I’m currently teaching a unit on probability. One of the homework problems that I wrote was roughly follows. Consider the experiment of drawing four cards without replacement from a thoroughly shuffled deck of cards. What is the probability that the first card is a heart, the second is a diamond, the third is a heart, and the fourth is a spade?
A student, Michael, came into my office for help on the homework problems. While he was asking about various problems, I was shuffling a deck of cards. When we got to the problem given above, I first asked him for his intuition about the problem –was the probability likely or unlikely. He recognized that it was extremely unlikely.
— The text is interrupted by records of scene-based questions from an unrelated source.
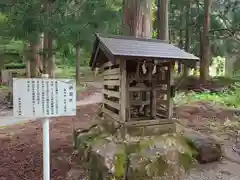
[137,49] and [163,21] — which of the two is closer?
[137,49]

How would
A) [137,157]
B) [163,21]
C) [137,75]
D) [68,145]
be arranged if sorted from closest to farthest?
[137,157] → [137,75] → [68,145] → [163,21]

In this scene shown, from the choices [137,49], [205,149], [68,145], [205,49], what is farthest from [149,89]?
[205,49]

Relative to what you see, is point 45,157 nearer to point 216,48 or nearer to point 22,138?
point 22,138

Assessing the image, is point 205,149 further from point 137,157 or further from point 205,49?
point 205,49

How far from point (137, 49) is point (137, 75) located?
1.41 ft

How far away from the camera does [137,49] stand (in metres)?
3.98

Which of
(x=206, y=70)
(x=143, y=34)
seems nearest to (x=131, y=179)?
(x=143, y=34)

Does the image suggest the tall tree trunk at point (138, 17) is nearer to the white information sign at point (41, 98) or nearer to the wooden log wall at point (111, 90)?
the wooden log wall at point (111, 90)

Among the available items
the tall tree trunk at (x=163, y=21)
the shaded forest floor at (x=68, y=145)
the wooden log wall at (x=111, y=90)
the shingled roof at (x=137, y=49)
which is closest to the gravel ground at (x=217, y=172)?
the shaded forest floor at (x=68, y=145)

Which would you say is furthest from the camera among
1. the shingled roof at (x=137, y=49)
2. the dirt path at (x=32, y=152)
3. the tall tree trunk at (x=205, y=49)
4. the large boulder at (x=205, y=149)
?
the tall tree trunk at (x=205, y=49)

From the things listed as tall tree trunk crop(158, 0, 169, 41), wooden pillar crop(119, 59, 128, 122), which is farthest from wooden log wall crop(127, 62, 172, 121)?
tall tree trunk crop(158, 0, 169, 41)

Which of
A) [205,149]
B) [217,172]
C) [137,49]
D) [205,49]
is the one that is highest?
[205,49]

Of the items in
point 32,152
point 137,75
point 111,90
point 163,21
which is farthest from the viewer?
point 163,21

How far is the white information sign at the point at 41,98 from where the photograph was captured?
283 cm
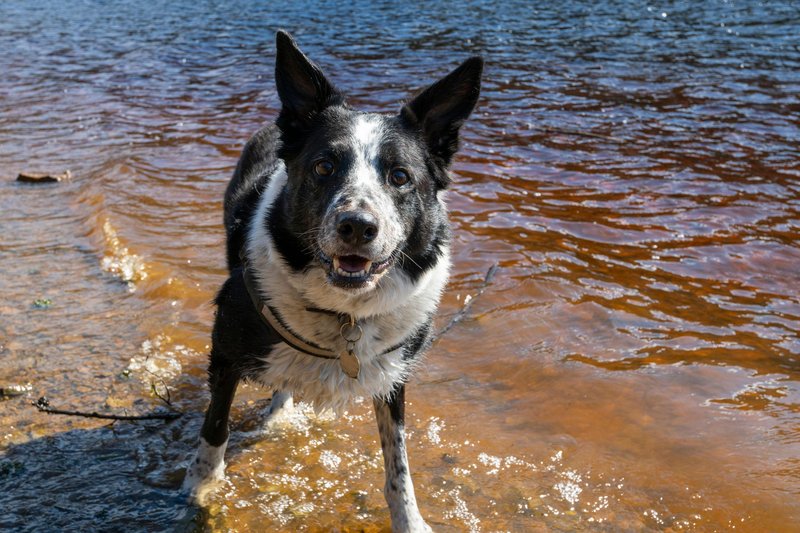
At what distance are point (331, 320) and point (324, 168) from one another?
70cm

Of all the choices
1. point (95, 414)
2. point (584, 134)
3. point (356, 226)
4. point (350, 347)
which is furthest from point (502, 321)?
point (584, 134)

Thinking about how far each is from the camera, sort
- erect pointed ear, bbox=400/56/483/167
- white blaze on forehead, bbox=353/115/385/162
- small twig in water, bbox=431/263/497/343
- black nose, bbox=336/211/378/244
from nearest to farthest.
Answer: black nose, bbox=336/211/378/244, white blaze on forehead, bbox=353/115/385/162, erect pointed ear, bbox=400/56/483/167, small twig in water, bbox=431/263/497/343

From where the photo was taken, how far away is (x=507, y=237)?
22.7 feet

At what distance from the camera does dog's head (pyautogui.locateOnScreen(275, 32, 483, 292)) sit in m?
3.20

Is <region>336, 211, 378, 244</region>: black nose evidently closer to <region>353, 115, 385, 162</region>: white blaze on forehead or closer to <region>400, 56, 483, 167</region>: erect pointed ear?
<region>353, 115, 385, 162</region>: white blaze on forehead

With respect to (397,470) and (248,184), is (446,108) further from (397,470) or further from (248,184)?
(397,470)

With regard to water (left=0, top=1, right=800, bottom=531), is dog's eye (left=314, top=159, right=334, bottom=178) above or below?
above

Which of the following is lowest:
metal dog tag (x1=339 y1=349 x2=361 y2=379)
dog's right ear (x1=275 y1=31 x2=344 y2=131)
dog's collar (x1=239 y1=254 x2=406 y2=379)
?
metal dog tag (x1=339 y1=349 x2=361 y2=379)

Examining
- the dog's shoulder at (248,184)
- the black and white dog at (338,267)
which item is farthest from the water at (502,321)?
the dog's shoulder at (248,184)

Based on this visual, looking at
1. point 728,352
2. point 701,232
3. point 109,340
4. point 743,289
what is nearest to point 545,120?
point 701,232

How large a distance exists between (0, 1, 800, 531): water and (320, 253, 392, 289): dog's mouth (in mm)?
1216

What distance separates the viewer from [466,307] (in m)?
5.53

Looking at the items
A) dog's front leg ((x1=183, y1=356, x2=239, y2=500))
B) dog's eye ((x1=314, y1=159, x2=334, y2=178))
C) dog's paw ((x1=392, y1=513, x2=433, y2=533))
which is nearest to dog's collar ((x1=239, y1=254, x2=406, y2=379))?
dog's front leg ((x1=183, y1=356, x2=239, y2=500))

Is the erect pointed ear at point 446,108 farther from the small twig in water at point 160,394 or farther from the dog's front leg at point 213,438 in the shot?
the small twig in water at point 160,394
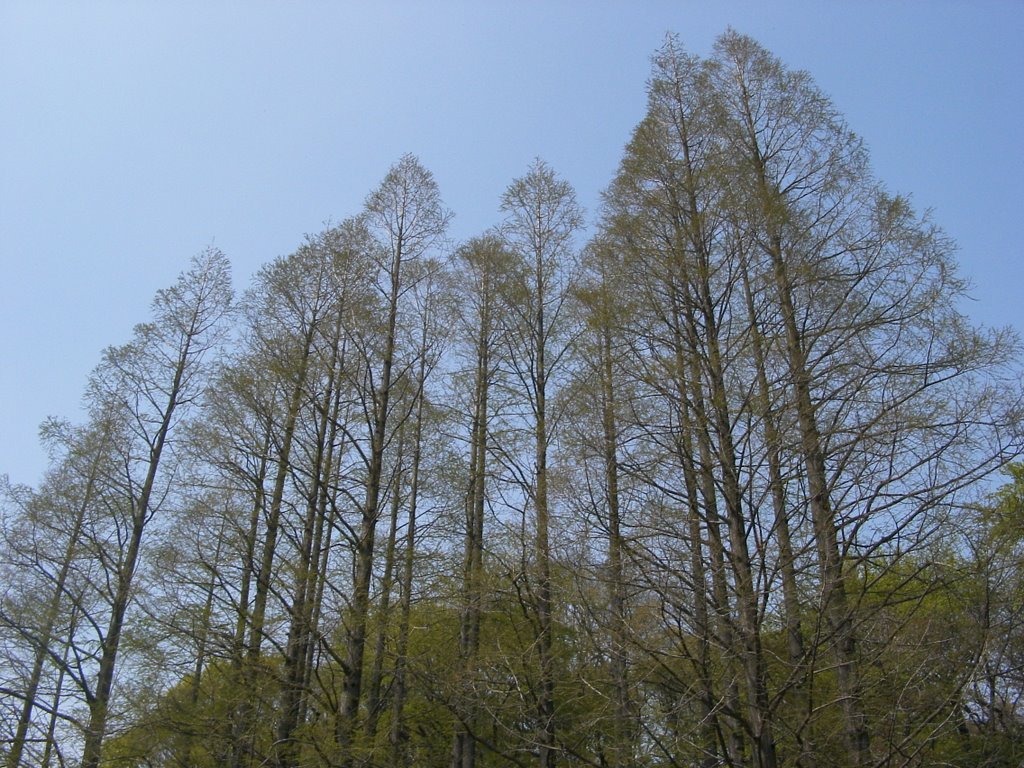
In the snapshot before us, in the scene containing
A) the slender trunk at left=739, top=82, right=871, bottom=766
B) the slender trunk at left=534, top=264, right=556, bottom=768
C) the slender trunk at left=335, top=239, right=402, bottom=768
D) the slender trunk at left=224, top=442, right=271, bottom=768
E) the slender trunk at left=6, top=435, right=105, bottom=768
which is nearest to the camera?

Then I used the deck of cards to illustrate the problem. So, I draw a card from the deck. I asked, “What’s the probability that it’s a heart?” “13/52” he answered. I drew a card from the top of the deck. It was a heart. “How about that, it was actually a heart,” I said. “What’s the probability that the next card is a diamond?” “13/51”. I drew the next card. It was a diamond. Wow. “Okay, what’s the probability that the next card is a heart?” “12/50”. I drew the next card. It was a heart! At this point we were pretty surprised. Michael made some comment about he really hoped the next card wouldn’t be a spade. I drew the next card . . . it was a spade! Weird.
The probability of this happening . . . about 0.4%.
Of course, this far from the first time that I had illustrated an experiment like this, so it’s not so surprising that eventually a coincidence would occur eventually. But still, it was pretty exciting.